For instance, in this circumstance, they think that simply providing available parking in an inconvenient and unpleasant location will get people to park there who would otherwise park on neighborhood streets. Likewise, Capital Metro thinks simply providing any rail will get people to use it, even if the individual incentives are pretty awful, given the shuttle bus transfers.
I have a whole blog category analyzing ‘use cases’ which I think is a far more useful way to look at the problem. In this case, for instance, put yourself in the shoes of that potential parking consumer a few paragraphs back and remember that your boss probably (a) isn’t going to be able to stop you from parking on Avenue A, and (b) probably couldn’t catch you even if he tried.
But like with the naive pro-transit suckers that bought the MikeKrusee ScrewAustin Express, it’s unlikely that it’s possible to get through to these people. And so, the consequence is that another local business which probably would have improved Guadalupe as a place we actually want to be is thwarted. Good work, geniuses.
This is not to say that we should never build transit or highways. What it does mean is that somebody ought to spend at least a few minutes figuring out whether the thing you’re going to expect people to use is actually attractive enough for them to choose to use it. By that metric, light rail in 2000 was a slam dunk, despite the lies spread by Skaggs and Daugherty. But in this parking case and with this commuter rail line, nobody seems to have bothered to put themselves in the shoes of the prospective user.
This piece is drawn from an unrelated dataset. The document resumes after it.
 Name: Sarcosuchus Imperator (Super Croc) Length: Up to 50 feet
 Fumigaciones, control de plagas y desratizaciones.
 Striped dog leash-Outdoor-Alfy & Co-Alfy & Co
my sadly now never-to-be-published response (remember, this is to somebody who said “But the Heart Hospital doesn’t let their employees park in their lot!” follows.
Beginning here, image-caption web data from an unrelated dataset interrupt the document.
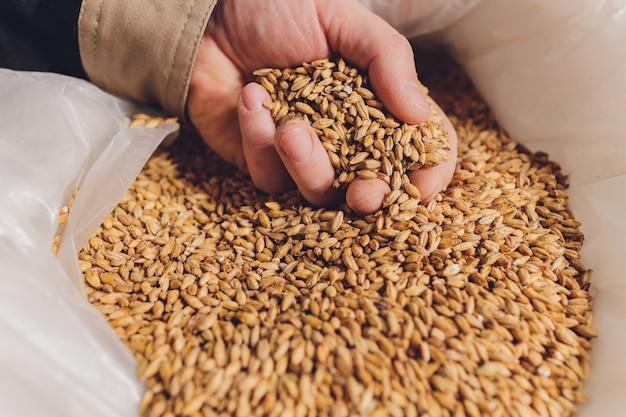 大豆の種を持っている農夫の手のまとまり。健康的な有機農産物。 Premium写真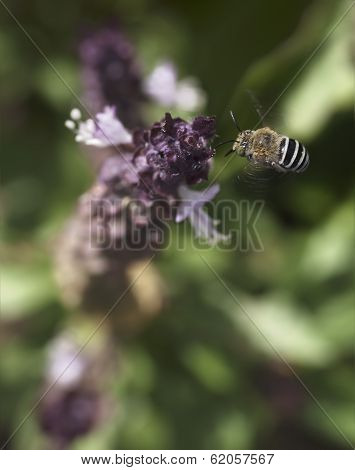 Australian Native Bee Amagilla Flying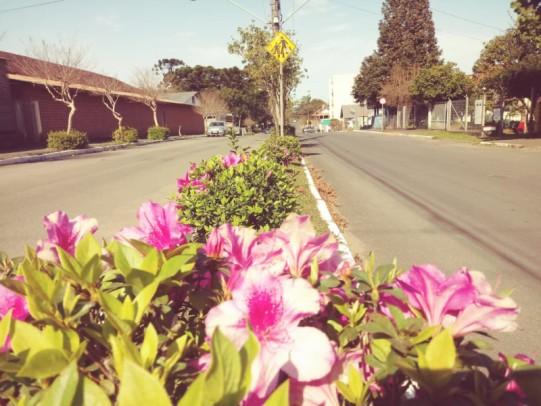 Foto de capa da notícia: Floração das azaleias embeleza ruas de Nova Petrópolis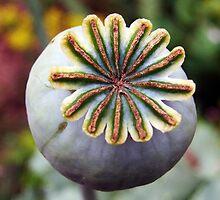 Opium Capsule by Paul  Green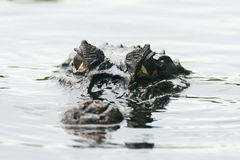 Crocodile de caïman photos stock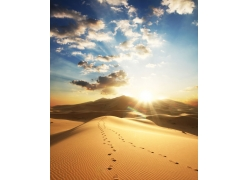 阳光下的沙漠风景图片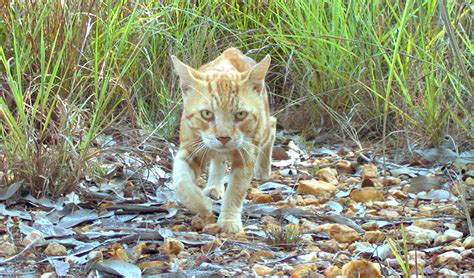 the feral irishman world s most secure house a zombie bunker australian feral cats wreak the most damage to species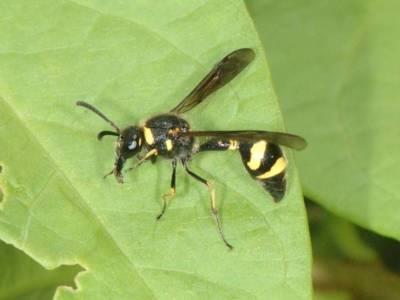 Eumenes species [Famille : Vespidae]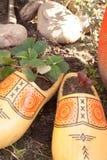 Hölzerne Schuhpflanzer Stockfoto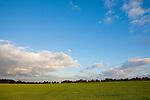 Europa, DEU, Deutschland, Nordrhein Westfalen, NRW, Rheinland, Niederrhein, Rheurdt, Schaephuysener Hoehen, Agrarlandschaft, Himmel, Wolken, Bewoelkung, Kategorien und Themen, Natur, Umwelt, Landschaft, Jahreszeiten, Stimmungen, Landschaftsfotografie, Landschaften, Landschaftsphoto, Landschaftsphotographie, Wetter, Himmel, Wolken, Wolkenkunde, Wetterbeobachtung, Wetterelemente, Wetterlage, Wetterkunde, Witterung, Witterungsbedingungen, Wettererscheinungen, Meteorologie, Bauernregeln, Wettervorhersage, Wolkenfotografie, Wetterphaenomene, Wolkenklassifikation, Wolkenbilder, Wolkenfoto....[Fuer die Nutzung gelten die jeweils gueltigen Allgemeinen Liefer-und Geschaeftsbedingungen. Nutzung nur gegen Verwendungsmeldung und Nachweis. Download der AGB unter http://www.image-box.com oder werden auf Anfrage zugesendet. Freigabe ist vorher erforderlich. Jede Nutzung des Fotos ist honorarpflichtig gemaess derzeit gueltiger MFM Liste - Kontakt, Uwe Schmid-Fotografie, Duisburg, Tel. (+49).2065.677997, ..archiv@image-box.com, www.image-box.com]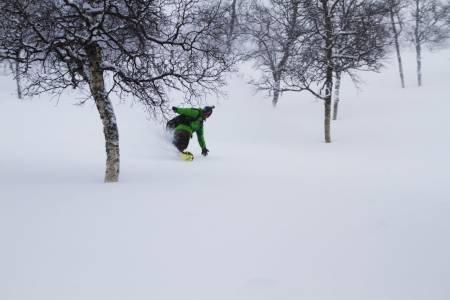 Haukelifjell skisenter freeride frikjøring alpint randonee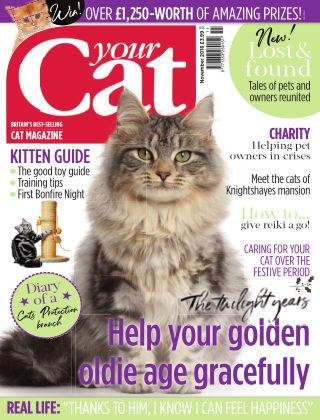 Your Cat Magazine November 2018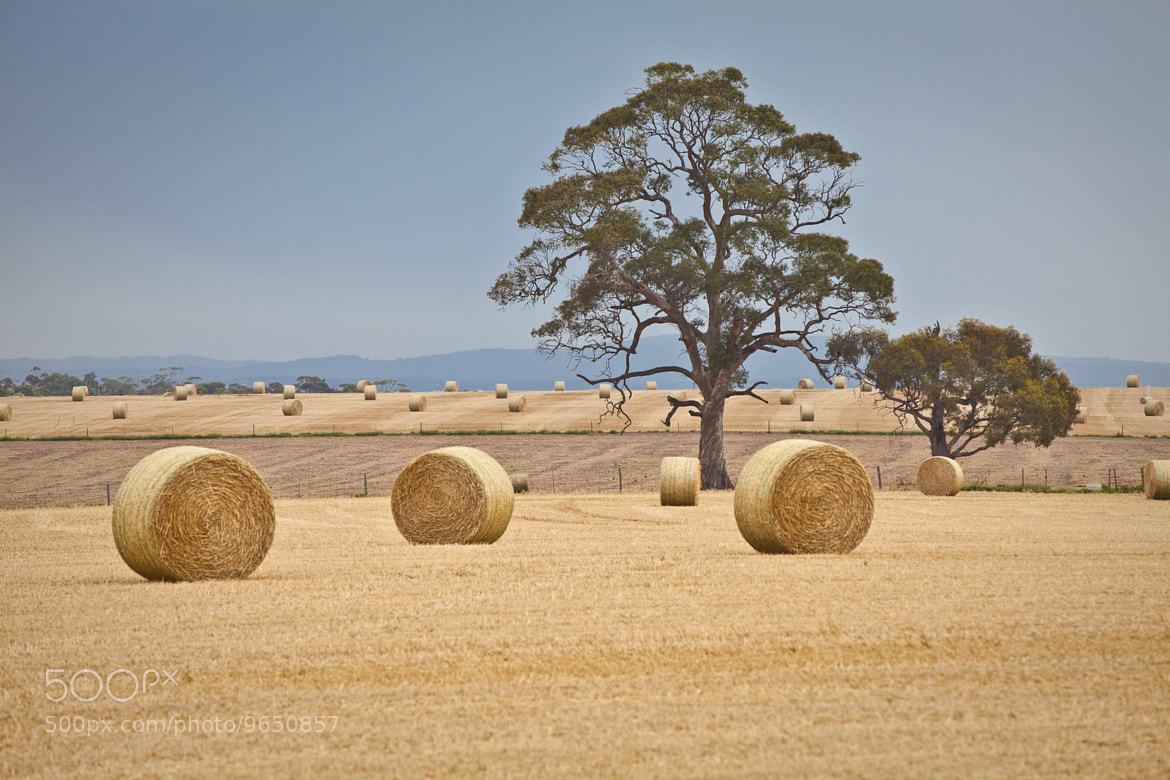 Photograph Dotted Bales by Robert Rath on 500px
Those cases have some clear and obvious differences to the one
we’re talking about here — one being that the employees are being prohibited from parking in a private lot (which is still difficult to enforce, but at least defensible). You’re asking that these business’ employees not only refrain from parking in the business’ lot (private) but ALSO from the public spaces on Guadalupe and the street space on Avenue A. And nobody’s ‘requiring’ those state employees to park in Siberia – if they could find an open metered space somewhere else, for instance, they’re free to take it. Likewise, the Heart Hospital can’t force its employees to mark at the MHMR pool.
So it’s easy to prohibit people from parking in a given private lot. Unless you’re going to turn Avenue A into RPPP as part of this, though, they’d still park there instead of across Guadalupe. And any boss who tried to force them otherwise would probably be experiencing the fun world of employee turnover.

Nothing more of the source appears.